2. The court has jurisdiction to grant relief from sanctions and ought to do so as JQC has made its application promptly; the failure to comply was not intentional; there is a good explanation for the failure and JQC has generally complied with all other relevant rules, orders and directions.
3. The court is required by CPR 26.8 to have regard to the effect granting relief would have on each party; the interest of administration of justice; whether the failure to comply can be remedied within a reasonable time; whether the failure was due to the party or the party’s legal practitioner; and whether any likely trial date can still be met if relief is granted.

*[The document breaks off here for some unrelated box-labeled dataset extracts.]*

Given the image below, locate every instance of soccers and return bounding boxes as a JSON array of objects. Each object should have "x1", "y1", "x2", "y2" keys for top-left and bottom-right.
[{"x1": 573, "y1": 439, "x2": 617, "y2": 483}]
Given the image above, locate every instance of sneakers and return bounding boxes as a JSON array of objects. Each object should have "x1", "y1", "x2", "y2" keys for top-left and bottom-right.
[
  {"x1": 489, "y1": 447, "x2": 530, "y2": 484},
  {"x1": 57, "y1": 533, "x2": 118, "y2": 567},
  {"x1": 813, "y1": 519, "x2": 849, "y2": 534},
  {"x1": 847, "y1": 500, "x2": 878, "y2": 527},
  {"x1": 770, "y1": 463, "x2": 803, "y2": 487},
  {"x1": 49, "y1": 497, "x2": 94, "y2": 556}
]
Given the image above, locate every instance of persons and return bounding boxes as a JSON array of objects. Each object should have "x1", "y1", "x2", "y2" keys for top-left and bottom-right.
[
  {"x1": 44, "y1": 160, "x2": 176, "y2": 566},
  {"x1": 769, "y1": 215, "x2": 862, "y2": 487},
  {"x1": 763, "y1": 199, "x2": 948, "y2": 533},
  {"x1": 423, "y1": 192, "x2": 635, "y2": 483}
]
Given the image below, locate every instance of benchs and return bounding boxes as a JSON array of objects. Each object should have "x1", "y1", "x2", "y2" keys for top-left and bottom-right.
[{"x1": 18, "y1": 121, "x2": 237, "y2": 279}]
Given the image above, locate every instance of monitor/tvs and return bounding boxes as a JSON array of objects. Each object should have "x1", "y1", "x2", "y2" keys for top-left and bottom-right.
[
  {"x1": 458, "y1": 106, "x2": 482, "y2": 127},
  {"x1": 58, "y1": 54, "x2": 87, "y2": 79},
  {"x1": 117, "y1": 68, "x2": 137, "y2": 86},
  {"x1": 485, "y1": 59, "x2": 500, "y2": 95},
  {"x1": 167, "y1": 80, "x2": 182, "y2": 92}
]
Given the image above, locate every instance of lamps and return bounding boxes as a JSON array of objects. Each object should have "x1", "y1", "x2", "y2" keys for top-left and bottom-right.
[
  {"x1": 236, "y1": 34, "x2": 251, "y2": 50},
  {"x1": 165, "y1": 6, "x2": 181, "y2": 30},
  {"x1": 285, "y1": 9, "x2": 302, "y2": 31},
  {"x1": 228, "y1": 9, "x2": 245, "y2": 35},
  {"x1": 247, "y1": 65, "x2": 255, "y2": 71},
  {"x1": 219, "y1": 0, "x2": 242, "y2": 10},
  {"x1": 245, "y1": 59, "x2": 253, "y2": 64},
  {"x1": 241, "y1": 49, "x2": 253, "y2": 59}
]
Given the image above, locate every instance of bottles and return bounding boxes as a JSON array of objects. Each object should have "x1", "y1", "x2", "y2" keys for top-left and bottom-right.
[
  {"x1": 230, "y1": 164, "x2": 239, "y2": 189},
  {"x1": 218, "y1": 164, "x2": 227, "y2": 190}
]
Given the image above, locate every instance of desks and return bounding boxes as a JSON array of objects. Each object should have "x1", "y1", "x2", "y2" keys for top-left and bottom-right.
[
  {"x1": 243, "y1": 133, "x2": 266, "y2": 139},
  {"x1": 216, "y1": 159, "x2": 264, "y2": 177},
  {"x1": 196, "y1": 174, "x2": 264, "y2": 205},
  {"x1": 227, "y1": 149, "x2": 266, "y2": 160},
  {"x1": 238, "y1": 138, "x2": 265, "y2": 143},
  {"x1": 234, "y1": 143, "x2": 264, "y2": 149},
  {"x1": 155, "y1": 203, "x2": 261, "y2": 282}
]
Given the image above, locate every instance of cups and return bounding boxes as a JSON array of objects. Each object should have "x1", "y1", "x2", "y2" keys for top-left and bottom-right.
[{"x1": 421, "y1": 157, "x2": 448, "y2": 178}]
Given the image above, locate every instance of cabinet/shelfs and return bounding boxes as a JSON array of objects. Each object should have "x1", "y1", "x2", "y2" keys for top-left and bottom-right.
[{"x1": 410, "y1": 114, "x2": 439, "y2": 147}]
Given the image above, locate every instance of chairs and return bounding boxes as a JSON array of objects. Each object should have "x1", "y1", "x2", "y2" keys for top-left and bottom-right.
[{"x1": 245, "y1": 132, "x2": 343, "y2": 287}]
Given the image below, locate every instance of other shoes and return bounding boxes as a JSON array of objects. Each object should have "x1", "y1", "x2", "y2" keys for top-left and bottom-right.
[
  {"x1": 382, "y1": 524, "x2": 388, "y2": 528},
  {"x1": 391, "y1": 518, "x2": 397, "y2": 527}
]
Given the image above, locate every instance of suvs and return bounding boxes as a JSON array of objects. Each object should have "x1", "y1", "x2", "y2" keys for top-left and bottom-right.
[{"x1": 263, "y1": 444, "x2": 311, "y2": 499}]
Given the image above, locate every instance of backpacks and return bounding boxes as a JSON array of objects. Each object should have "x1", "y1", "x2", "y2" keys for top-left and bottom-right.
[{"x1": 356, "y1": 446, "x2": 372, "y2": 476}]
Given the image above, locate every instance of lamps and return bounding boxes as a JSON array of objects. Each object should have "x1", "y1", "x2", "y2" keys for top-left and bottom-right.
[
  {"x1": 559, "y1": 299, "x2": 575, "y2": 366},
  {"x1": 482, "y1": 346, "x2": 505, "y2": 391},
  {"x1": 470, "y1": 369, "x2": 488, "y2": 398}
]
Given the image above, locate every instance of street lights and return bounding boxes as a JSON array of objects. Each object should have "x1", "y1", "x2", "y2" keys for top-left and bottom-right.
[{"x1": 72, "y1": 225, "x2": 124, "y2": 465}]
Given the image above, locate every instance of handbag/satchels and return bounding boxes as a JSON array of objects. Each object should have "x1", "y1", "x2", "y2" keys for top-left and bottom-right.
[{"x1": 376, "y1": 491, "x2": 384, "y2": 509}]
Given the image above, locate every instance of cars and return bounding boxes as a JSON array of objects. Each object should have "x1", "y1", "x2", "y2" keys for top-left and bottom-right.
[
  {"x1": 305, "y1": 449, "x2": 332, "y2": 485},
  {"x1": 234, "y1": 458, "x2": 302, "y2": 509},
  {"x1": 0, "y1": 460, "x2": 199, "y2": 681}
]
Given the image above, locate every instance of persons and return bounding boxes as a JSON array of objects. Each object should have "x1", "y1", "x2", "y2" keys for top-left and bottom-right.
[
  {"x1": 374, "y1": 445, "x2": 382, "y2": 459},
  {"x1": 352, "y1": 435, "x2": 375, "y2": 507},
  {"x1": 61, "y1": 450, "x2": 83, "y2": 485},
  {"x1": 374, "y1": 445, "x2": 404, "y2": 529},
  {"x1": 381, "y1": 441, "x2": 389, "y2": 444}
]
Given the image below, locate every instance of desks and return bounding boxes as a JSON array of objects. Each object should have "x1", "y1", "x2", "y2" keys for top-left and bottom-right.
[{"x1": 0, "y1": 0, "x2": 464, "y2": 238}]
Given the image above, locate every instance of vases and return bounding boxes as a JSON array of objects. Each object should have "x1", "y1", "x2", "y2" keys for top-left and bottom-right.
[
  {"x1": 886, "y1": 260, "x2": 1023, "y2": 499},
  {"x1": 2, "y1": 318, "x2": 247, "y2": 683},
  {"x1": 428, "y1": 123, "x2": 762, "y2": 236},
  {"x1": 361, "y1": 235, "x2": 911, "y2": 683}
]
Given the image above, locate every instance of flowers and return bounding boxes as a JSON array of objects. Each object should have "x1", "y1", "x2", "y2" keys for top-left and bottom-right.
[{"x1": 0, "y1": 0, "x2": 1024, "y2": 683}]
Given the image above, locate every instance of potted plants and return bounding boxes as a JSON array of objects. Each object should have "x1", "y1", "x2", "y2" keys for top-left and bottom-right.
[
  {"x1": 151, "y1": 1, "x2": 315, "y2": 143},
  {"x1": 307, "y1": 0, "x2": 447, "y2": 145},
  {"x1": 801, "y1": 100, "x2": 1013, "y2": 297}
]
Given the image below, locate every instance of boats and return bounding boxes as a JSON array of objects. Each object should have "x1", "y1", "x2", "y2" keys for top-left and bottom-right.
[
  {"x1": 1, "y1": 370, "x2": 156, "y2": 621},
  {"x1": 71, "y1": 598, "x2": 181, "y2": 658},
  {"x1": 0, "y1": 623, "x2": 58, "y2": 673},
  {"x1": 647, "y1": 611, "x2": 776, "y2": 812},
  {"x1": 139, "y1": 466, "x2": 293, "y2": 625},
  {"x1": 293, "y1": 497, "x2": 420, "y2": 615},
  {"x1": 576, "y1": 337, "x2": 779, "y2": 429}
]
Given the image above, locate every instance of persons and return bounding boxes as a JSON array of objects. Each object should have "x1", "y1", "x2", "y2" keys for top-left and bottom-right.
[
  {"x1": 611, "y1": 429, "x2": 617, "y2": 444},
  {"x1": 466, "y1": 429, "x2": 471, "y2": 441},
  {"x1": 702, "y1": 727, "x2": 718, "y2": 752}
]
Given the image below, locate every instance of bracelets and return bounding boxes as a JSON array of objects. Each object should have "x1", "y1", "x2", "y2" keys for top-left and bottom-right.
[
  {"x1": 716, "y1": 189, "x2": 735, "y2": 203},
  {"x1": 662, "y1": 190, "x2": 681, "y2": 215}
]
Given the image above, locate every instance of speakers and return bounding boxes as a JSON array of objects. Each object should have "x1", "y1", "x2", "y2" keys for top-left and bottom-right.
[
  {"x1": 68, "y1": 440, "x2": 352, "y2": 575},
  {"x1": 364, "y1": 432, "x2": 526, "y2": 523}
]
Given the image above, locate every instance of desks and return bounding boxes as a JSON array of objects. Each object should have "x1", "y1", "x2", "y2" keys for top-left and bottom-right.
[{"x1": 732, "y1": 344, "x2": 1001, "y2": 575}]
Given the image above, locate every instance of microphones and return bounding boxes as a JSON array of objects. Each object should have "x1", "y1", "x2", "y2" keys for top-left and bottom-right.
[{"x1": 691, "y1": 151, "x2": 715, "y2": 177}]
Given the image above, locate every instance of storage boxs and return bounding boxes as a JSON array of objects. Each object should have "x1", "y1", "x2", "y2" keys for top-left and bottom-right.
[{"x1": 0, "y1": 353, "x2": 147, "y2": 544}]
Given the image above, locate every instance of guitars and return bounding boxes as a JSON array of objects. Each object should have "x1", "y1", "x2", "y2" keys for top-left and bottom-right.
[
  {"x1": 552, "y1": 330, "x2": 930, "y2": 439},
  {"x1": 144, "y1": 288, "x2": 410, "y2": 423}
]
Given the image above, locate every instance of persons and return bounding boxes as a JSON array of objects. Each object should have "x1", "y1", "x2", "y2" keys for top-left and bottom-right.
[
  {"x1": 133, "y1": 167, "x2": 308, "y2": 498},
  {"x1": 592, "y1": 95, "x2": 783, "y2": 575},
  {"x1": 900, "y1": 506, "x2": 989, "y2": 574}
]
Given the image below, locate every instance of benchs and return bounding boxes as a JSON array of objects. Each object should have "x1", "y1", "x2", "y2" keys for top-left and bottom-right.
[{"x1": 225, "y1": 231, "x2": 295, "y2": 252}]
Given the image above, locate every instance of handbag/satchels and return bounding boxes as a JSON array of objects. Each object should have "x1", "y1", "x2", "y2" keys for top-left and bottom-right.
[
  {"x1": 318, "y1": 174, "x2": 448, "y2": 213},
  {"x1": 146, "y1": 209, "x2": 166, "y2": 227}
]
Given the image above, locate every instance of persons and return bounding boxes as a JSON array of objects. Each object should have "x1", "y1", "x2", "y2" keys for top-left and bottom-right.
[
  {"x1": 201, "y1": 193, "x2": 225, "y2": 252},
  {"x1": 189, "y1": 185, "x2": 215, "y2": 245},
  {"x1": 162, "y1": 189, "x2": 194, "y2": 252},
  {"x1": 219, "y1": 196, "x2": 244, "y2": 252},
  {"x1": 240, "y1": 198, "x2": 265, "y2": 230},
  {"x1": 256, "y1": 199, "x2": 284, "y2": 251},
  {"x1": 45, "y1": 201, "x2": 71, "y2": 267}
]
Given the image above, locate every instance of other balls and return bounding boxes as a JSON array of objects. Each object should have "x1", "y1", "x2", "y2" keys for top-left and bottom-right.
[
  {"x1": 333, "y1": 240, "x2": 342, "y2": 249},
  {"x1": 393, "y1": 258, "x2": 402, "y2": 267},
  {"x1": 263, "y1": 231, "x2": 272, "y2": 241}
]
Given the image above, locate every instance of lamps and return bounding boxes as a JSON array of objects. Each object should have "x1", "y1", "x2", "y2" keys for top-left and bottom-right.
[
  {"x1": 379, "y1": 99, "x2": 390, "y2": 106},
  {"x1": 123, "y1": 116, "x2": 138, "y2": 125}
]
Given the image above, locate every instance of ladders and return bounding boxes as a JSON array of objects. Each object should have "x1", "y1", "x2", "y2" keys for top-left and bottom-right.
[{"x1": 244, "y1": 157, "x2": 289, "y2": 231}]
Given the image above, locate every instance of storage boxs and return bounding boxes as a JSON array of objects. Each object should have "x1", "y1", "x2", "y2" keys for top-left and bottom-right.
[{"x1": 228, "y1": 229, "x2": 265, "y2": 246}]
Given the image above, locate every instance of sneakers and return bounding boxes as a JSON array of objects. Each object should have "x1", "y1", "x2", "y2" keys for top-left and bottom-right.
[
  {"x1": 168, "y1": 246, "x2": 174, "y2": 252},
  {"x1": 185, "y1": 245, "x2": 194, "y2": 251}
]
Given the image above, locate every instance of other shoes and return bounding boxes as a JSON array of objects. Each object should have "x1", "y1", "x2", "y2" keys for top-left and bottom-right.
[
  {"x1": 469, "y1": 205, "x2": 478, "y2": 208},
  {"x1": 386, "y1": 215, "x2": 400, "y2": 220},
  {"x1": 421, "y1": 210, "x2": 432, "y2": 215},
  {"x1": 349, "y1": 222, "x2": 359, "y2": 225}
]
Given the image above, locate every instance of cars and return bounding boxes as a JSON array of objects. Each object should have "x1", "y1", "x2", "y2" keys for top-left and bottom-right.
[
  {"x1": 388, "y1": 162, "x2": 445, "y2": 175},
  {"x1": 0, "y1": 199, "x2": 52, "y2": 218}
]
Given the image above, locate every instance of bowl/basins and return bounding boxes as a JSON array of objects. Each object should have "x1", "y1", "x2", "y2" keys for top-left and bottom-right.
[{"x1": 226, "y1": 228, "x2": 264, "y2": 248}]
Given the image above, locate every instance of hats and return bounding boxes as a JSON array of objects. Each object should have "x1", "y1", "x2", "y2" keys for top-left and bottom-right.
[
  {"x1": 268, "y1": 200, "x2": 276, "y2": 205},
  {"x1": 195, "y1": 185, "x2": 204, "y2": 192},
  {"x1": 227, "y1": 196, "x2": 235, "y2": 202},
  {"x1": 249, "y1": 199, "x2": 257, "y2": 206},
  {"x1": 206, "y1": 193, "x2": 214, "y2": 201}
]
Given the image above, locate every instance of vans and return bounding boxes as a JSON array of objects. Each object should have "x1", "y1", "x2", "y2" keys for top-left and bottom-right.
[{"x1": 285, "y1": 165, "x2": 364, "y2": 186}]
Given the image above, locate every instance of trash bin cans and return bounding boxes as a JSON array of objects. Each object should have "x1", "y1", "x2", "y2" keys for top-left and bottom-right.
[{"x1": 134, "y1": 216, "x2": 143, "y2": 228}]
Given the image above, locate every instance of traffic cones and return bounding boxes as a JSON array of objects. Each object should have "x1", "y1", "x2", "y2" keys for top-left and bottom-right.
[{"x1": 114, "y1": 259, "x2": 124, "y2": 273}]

4. It would be disproportionate and against the interests of administration of justice if relief was refused, in that JQC would be denied its day in Court where no trial date has been set; and there is a pending application before the court relevant to the preparation of its witness statements and the case as a whole, and JQC is innocent of the failure which can be remedied before any trial date is set.
5. The Court has jurisdiction to grant an extension of time having regard to the length of the delay, the reasons for the delay, the chance of success if the extension is granted and the degree of prejudice if the application is granted.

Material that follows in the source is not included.